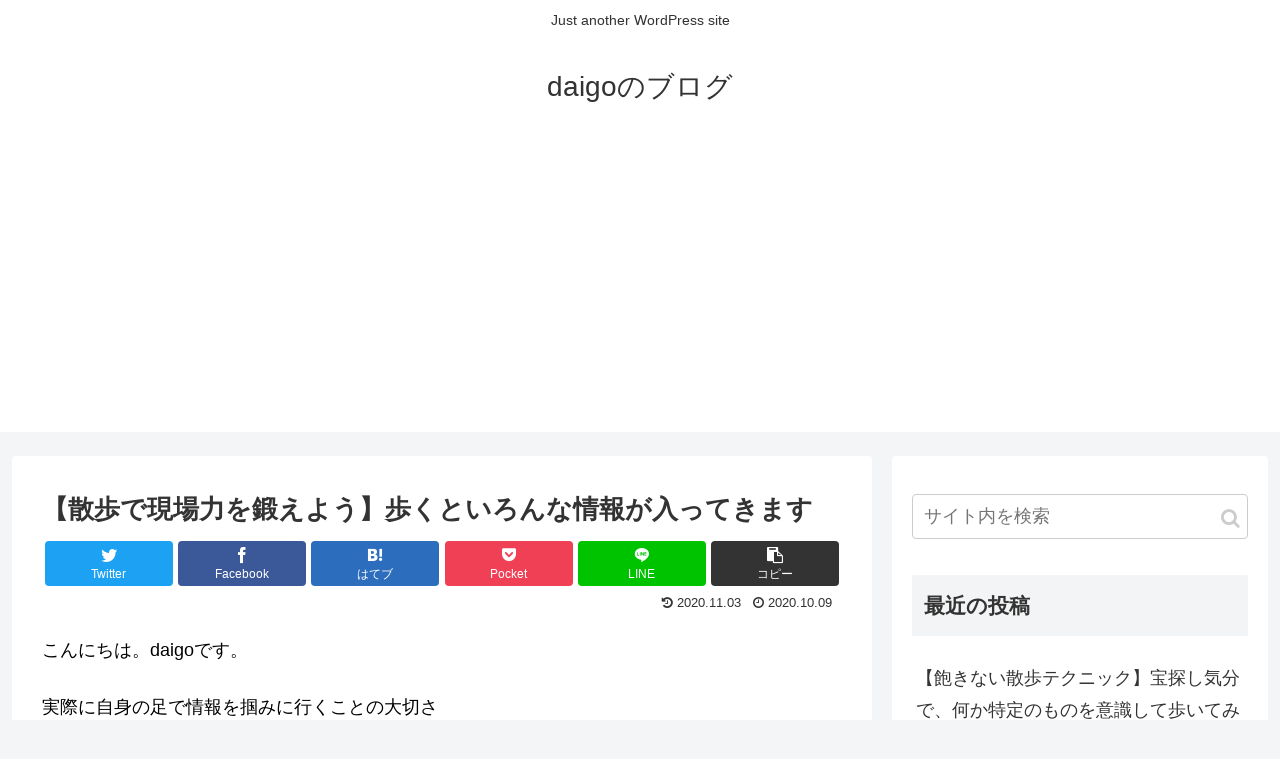

--- FILE ---
content_type: text/html; charset=utf-8
request_url: https://www.google.com/recaptcha/api2/aframe
body_size: 266
content:
<!DOCTYPE HTML><html><head><meta http-equiv="content-type" content="text/html; charset=UTF-8"></head><body><script nonce="9WhgWOFAnhNBmn641nH5JQ">/** Anti-fraud and anti-abuse applications only. See google.com/recaptcha */ try{var clients={'sodar':'https://pagead2.googlesyndication.com/pagead/sodar?'};window.addEventListener("message",function(a){try{if(a.source===window.parent){var b=JSON.parse(a.data);var c=clients[b['id']];if(c){var d=document.createElement('img');d.src=c+b['params']+'&rc='+(localStorage.getItem("rc::a")?sessionStorage.getItem("rc::b"):"");window.document.body.appendChild(d);sessionStorage.setItem("rc::e",parseInt(sessionStorage.getItem("rc::e")||0)+1);localStorage.setItem("rc::h",'1768535705703');}}}catch(b){}});window.parent.postMessage("_grecaptcha_ready", "*");}catch(b){}</script></body></html>

--- FILE ---
content_type: text/plain
request_url: https://www.google-analytics.com/j/collect?v=1&_v=j102&a=1717813210&t=pageview&_s=1&dl=https%3A%2F%2Fdaigoblog.com%2Fwalk-and-field-work&ul=en-us%40posix&dt=%E3%80%90%E6%95%A3%E6%AD%A9%E3%81%A7%E7%8F%BE%E5%A0%B4%E5%8A%9B%E3%82%92%E9%8D%9B%E3%81%88%E3%82%88%E3%81%86%E3%80%91%E6%AD%A9%E3%81%8F%E3%81%A8%E3%81%84%E3%82%8D%E3%82%93%E3%81%AA%E6%83%85%E5%A0%B1%E3%81%8C%E5%85%A5%E3%81%A3%E3%81%A6%E3%81%8D%E3%81%BE%E3%81%99%20%7C%20daigo%E3%81%AE%E3%83%96%E3%83%AD%E3%82%B0&sr=1280x720&vp=1280x720&_u=IEBAAEABAAAAACAAI~&jid=1072024121&gjid=1610940018&cid=1177983249.1768535703&tid=UA-161529880-1&_gid=1293627095.1768535703&_r=1&_slc=1&z=1557957456
body_size: -450
content:
2,cG-L87FJB99HG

To do:
Although the records contain pictures, your copy should hold only the text, reproduced exactly.

Solution for this task:
--- FILE ---
content_type: text/html; charset=utf-8
request_url: https://www.google.com/recaptcha/api2/aframe
body_size: 266
content:
<!DOCTYPE HTML><html><head><meta http-equiv="content-type" content="text/html; charset=UTF-8"></head><body><script nonce="9WhgWOFAnhNBmn641nH5JQ">/** Anti-fraud and anti-abuse applications only. See google.com/recaptcha */ try{var clients={'sodar':'https://pagead2.googlesyndication.com/pagead/sodar?'};window.addEventListener("message",function(a){try{if(a.source===window.parent){var b=JSON.parse(a.data);var c=clients[b['id']];if(c){var d=document.createElement('img');d.src=c+b['params']+'&rc='+(localStorage.getItem("rc::a")?sessionStorage.getItem("rc::b"):"");window.document.body.appendChild(d);sessionStorage.setItem("rc::e",parseInt(sessionStorage.getItem("rc::e")||0)+1);localStorage.setItem("rc::h",'1768535705703');}}}catch(b){}});window.parent.postMessage("_grecaptcha_ready", "*");}catch(b){}</script></body></html>

--- FILE ---
content_type: text/plain
request_url: https://www.google-analytics.com/j/collect?v=1&_v=j102&a=1717813210&t=pageview&_s=1&dl=https%3A%2F%2Fdaigoblog.com%2Fwalk-and-field-work&ul=en-us%40posix&dt=%E3%80%90%E6%95%A3%E6%AD%A9%E3%81%A7%E7%8F%BE%E5%A0%B4%E5%8A%9B%E3%82%92%E9%8D%9B%E3%81%88%E3%82%88%E3%81%86%E3%80%91%E6%AD%A9%E3%81%8F%E3%81%A8%E3%81%84%E3%82%8D%E3%82%93%E3%81%AA%E6%83%85%E5%A0%B1%E3%81%8C%E5%85%A5%E3%81%A3%E3%81%A6%E3%81%8D%E3%81%BE%E3%81%99%20%7C%20daigo%E3%81%AE%E3%83%96%E3%83%AD%E3%82%B0&sr=1280x720&vp=1280x720&_u=IEBAAEABAAAAACAAI~&jid=1072024121&gjid=1610940018&cid=1177983249.1768535703&tid=UA-161529880-1&_gid=1293627095.1768535703&_r=1&_slc=1&z=1557957456
body_size: -450
content:
2,cG-L87FJB99HG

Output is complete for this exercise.